=== ENUNCIADO ===
Por favor, apresente como tabela Markdown, com as colunas Número e Linha, as linhas dos dados que começam na que contém "What distance lies" e seguem até a que contém "1414 centimetres", ambas incluídas. Deixe de fora as linhas em branco.

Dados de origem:
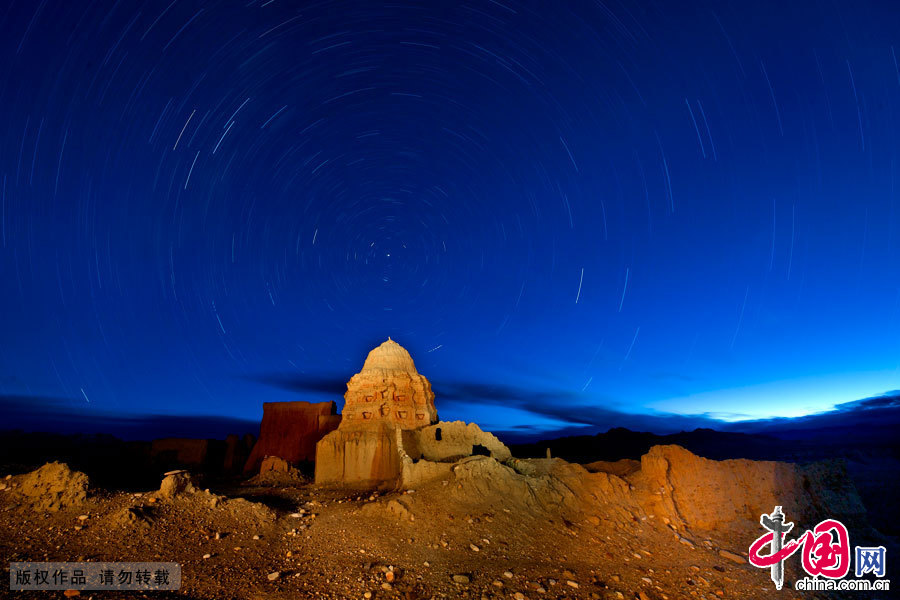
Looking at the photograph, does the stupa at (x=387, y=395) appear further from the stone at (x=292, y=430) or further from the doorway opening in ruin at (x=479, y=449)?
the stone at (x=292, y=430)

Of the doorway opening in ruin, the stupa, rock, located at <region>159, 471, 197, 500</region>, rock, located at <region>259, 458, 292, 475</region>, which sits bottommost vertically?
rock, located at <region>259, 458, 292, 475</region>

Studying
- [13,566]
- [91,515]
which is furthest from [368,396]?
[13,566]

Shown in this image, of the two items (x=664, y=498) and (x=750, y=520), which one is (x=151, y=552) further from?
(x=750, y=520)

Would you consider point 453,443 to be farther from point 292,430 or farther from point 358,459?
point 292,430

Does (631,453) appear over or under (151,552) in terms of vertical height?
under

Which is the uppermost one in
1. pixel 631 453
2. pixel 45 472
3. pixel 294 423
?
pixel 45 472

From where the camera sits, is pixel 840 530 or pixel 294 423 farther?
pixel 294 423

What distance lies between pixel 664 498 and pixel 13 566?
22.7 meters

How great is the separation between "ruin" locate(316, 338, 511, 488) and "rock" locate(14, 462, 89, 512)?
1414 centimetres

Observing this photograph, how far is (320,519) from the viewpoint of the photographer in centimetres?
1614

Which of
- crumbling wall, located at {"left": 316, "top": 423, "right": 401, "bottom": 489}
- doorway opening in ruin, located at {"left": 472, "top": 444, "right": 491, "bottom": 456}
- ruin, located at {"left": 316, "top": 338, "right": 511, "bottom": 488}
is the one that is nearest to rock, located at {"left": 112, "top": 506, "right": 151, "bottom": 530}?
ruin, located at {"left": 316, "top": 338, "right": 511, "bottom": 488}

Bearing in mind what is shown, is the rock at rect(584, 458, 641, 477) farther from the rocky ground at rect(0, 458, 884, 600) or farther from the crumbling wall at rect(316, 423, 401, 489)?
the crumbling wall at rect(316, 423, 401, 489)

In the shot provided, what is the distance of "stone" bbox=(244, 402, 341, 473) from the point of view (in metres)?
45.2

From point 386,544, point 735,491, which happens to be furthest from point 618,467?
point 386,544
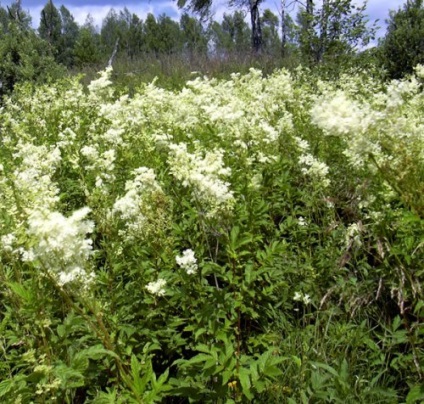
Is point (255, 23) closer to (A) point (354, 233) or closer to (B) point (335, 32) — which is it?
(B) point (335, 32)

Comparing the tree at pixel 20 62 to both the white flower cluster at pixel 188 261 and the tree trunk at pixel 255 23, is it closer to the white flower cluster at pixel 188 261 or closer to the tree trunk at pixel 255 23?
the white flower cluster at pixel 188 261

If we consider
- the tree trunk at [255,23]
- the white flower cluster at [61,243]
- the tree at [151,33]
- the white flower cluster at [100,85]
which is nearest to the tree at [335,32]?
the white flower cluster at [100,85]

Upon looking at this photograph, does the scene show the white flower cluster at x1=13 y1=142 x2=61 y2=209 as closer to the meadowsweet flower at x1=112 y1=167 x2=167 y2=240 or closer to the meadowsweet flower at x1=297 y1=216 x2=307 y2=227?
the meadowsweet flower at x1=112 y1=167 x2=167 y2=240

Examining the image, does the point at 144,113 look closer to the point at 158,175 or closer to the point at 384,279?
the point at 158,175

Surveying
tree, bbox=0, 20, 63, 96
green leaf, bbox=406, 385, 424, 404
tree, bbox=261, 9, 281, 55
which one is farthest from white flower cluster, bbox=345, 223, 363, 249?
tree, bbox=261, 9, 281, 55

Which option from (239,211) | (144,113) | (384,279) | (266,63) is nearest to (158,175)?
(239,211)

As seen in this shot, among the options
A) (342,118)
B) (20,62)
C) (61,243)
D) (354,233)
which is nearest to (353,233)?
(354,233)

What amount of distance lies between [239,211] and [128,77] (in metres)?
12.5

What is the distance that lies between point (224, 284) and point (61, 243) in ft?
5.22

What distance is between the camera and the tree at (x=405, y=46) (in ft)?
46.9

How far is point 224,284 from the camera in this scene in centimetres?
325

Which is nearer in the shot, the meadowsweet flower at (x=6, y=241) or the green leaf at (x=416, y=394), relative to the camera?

=== RESPOSTA ===
| Número | Linha |
|---|---|
| 1 | What distance lies between pixel 664 498 and pixel 13 566? |
| 2 | 22.7 meters |
| 3 | How great is the separation between "ruin" locate(316, 338, 511, 488) and "rock" locate(14, 462, 89, 512)? |
| 4 | 1414 centimetres |